* WORK TO COMPLETE
Put the following entries into a Markdown table with two columns, "Row" and "Entry." Number each row and leave out blank lines.

* THE INPUT
- - -

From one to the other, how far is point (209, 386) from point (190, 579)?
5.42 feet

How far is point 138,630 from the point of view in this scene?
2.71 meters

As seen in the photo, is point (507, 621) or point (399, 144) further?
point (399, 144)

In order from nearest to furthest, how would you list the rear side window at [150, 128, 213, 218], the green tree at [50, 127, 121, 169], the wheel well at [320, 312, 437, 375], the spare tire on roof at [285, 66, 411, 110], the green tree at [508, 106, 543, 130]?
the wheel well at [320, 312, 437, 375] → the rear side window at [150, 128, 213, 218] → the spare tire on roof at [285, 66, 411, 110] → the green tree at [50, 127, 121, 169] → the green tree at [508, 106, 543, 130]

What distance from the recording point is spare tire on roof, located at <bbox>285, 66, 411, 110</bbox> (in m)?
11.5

- - -

* IN RESPONSE
| Row | Entry |
|---|---|
| 1 | From one to the other, how far is point (209, 386) from point (190, 579)? |
| 2 | 5.42 feet |
| 3 | How far is point 138,630 from the point of view in this scene? |
| 4 | 2.71 meters |
| 5 | As seen in the photo, is point (507, 621) or point (399, 144) further? |
| 6 | point (399, 144) |
| 7 | In order from nearest to furthest, how would you list the rear side window at [150, 128, 213, 218], the green tree at [50, 127, 121, 169], the wheel well at [320, 312, 437, 375], the spare tire on roof at [285, 66, 411, 110], the green tree at [508, 106, 543, 130]? |
| 8 | the wheel well at [320, 312, 437, 375] → the rear side window at [150, 128, 213, 218] → the spare tire on roof at [285, 66, 411, 110] → the green tree at [50, 127, 121, 169] → the green tree at [508, 106, 543, 130] |
| 9 | What distance from the recording point is spare tire on roof, located at <bbox>285, 66, 411, 110</bbox> (in m)? |
| 10 | 11.5 |